:: TEXT EXTRACT ::
It is within the court's discretion to decide "which of the two prongs of the qualified immunity analysis should be addressed first in light of the circumstances in the particular case at hand." Id. at 818; see Mueller v. Auker, 576 F.3d 979, 993 (9th Cir. 2009).
"If a reasonable official could have believed that his actions were lawful, summary judgment on the basis of qualified immunity is appropriate. . . . Only if there be a genuine issue of fact that would preclude a grant of summary judgment, should the court let the case proceed to trial." Hemphill v. Kincheloe, 987 F.2d 589, 593 (9th Cir. 1993) (citations omitted). "[T]he court should ask whether the agents acted reasonably under settled law in the circumstances, not whether another reasonable, or more reasonable, interpretation of the events can be constructed [several] years after the fact." Hunter v. Bryant, 502 U.S. 224, 228 (1991); see Franklin v. Fox, 312 F.3d 423, 437 (9th Cir. 2002) (determining whether officers reasonably could have believed they had probable cause for an arrest). Indeed, the qualified immunity doctrine protects government officials from their exercise of poor judgment, and fails to protect only those who are "plainly incompetent or those who knowingly violate the law." Malley v. Briggs, 475 U.S. 335, 341 (1986). "The protection of qualified immunity applies regardless of whether the government official's error is `a mistake of law, a mistake of fact, or a mistake based on mixed questions of law and fact.'" Pearson, 129 S. Ct. at 815 (citation omitted).
A. Probable Cause to Arrest Plaintiff (Count IV)
The Court in its discretion will address the first prong of the qualified immunity analysis first, namely, "whether the facts that a plaintiff has alleged or shown make out a violation of a constitutional right." Pearson, 129 S. Ct. at 816. Because HPD Defendants have moved for summary judgment and presented evidence that there was probable cause for Plaintiff's arrest, Plaintiff cannot "defeat summary judgment by relying on conclusory allegations in [his] pleading. [Plaintiff] has the burden to come forward with specific facts . . . to show that the officers' [arrest of Plaintiff] was indeed a violation of the Fourth Amendment." Mattos v. Agarano, ___ F.3d ___, 2010 WL 92478, at *2 (9th Cir. Jan. 12, 2010).

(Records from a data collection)
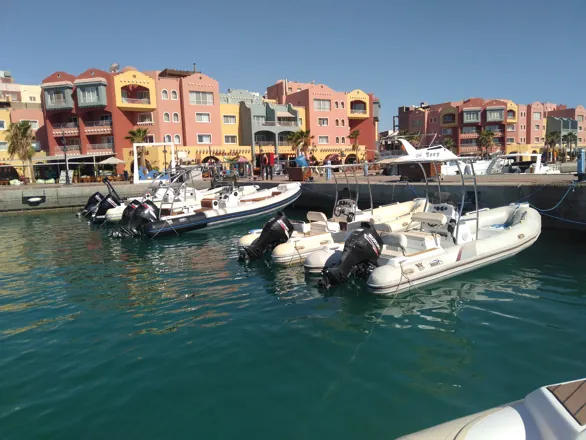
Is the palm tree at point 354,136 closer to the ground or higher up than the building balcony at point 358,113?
closer to the ground

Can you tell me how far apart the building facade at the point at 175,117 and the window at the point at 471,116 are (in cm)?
2039

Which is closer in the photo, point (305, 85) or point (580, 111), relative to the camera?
point (305, 85)

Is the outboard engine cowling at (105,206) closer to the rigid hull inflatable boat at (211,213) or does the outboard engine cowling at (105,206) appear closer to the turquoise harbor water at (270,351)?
the rigid hull inflatable boat at (211,213)

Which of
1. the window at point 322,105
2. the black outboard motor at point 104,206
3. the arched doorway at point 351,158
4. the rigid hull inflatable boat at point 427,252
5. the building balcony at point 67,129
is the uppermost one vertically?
the window at point 322,105

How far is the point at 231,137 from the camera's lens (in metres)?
47.9

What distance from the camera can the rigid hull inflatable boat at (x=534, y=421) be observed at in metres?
3.00

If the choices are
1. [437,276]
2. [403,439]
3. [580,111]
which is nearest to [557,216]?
[437,276]

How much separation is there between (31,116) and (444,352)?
50783 mm

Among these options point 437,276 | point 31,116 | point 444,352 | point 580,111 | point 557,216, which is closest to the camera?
point 444,352

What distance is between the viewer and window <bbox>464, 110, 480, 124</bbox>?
62.2 metres

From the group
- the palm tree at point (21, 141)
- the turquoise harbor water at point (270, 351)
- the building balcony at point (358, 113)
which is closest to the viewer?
the turquoise harbor water at point (270, 351)

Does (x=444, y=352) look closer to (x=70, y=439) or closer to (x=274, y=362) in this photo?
(x=274, y=362)

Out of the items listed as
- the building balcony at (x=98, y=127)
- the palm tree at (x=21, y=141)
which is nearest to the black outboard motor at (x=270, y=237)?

:: WHAT IS ASKED ::
1. Answer these questions using the qualified immunity excerpt:
(a) Which case is cited for the statement that qualified immunity fails to protect only those who are "plainly incompetent or those who knowingly violate the law"?
(b) Which prong of the qualified immunity analysis does the Court say it will address first?
(c) What count appears in parentheses in the heading "A. Probable Cause to Arrest Plaintiff"?
2. Set down the passage from the qualified immunity excerpt, starting with "It is within" and going on through "(9th Cir. 2009).".
3. Resume the qualified immunity excerpt immediately after its final sentence, carrying on the analysis of probable cause for the arrest in the same voice.
None of these entries are needed for the work that comes next.

:: TASK-BY-TASK OUTPUTS ::
1.
(a) Malley v. Briggs, 475 U.S. 335, 341 (1986).
(b) The first prong: whether the facts that a plaintiff has alleged or shown make out a violation of a constitutional right.
(c) Count IV.

2.
It is within the court's discretion to decide "which of the two prongs of the qualified immunity analysis should be addressed first in light of the circumstances in the particular case at hand." Id. at 818; see Mueller v. Auker, 576 F.3d 979, 993 (9th Cir. 2009).

3.
The constitutional right Plaintiff claims HPD Defendants violated is Plaintiff's Fourth Amendment right to be free from arrest without probable cause. Plaintiff alleges that HPD Defendants arrested Plaintiff for "pretextual reasons," and had "malice toward Plaintiff" because Plaintiff had critisized their "failure to do their job." (FAC at 14-15.)
The Fourth Amendment to the U.S. Constitution provides, in part, that "[t]he right of the people to be secure in their persons, houses, papers, and effects, against unreasonable searches and seizures, shall not be violated, and no warrants shall issue, but upon probable cause." "Under the Fourth Amendment, a warrantless arrest requires probable cause." United States v. Lopez, 482 F.3d 1067, 1072 (9th Cir. 2007). "`Probable cause to arrest exists when officers have knowledge or reasonably trustworthy information sufficient to lead a person of reasonable caution to believe that an offense has been or is being committed by the person being arrested.'" Rodis v. City County of San Francisco, 558 F.3d 964, 969 (9th Cir. 2009) (quoting Lopez, 482 F.3d at 1072). Probable cause has also alternatively been described as being present when "under the totality of circumstances known to the arresting officers, a prudent person would have concluded that there was a fair probability that the defendant had committed a crime." Lopez, 482 F.3d at 1072. The probable cause standard that a court applies is "incapable of precise definition or quantification" and instead "depends on the totality of the circumstances." Rodis, 558 F.3d at 969.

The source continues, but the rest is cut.